• WHAT YOU WILL DO
Convert the items below, from the start of the items through the line containing "19.0 meters", into a two-column CSV with the header row text,answer and one row per item. Put each item's wording and its answer in a single quoted field each, replacing line breaks with spaces.

• ENTRIES
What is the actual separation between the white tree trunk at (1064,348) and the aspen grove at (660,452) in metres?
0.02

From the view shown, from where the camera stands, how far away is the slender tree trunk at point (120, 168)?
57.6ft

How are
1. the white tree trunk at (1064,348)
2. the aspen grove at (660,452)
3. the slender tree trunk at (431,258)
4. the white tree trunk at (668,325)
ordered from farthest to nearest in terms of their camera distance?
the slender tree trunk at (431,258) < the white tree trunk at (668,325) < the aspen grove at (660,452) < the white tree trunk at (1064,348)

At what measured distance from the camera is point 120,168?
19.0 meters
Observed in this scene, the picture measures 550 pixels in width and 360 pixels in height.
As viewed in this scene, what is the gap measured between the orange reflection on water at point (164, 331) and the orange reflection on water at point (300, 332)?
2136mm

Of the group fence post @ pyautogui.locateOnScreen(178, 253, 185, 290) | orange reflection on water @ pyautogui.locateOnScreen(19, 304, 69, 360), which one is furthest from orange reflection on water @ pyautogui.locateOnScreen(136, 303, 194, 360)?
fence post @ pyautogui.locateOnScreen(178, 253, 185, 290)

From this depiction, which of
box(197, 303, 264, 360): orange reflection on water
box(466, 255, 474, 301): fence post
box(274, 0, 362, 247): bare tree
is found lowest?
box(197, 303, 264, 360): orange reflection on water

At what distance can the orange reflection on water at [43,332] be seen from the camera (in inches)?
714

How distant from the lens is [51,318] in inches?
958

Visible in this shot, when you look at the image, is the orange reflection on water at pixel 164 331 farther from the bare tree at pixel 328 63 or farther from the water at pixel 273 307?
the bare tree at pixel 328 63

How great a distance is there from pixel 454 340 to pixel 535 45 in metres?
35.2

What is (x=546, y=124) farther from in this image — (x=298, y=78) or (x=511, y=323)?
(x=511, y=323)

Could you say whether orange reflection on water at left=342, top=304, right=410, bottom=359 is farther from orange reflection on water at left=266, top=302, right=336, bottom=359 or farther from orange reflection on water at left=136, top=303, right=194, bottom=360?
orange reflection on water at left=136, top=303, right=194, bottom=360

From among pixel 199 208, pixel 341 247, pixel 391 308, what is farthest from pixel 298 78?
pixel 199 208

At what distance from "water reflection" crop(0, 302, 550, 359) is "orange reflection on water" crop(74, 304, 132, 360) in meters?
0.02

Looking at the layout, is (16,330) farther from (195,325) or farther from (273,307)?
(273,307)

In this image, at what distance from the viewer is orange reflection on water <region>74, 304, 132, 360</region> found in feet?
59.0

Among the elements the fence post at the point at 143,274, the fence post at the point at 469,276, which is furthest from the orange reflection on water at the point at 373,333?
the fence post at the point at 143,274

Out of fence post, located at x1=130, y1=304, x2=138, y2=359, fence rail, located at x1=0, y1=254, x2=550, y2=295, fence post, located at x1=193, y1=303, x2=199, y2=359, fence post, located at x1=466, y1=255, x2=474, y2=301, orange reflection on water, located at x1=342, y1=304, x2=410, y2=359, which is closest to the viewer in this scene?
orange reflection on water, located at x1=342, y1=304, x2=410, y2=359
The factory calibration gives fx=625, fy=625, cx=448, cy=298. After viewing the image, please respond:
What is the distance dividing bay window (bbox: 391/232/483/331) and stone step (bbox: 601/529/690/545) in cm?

• ANSWER
text,answer
"What is the actual separation between the white tree trunk at (1064,348) and the aspen grove at (660,452) in metres?","0.02"
"From the view shown, from where the camera stands, how far away is the slender tree trunk at point (120, 168)?","57.6ft"
"How are 1. the white tree trunk at (1064,348) 2. the aspen grove at (660,452) 3. the slender tree trunk at (431,258) 4. the white tree trunk at (668,325) ordered from farthest to nearest in terms of their camera distance?","the slender tree trunk at (431,258) < the white tree trunk at (668,325) < the aspen grove at (660,452) < the white tree trunk at (1064,348)"
"At what measured distance from the camera is point 120,168?","19.0 meters"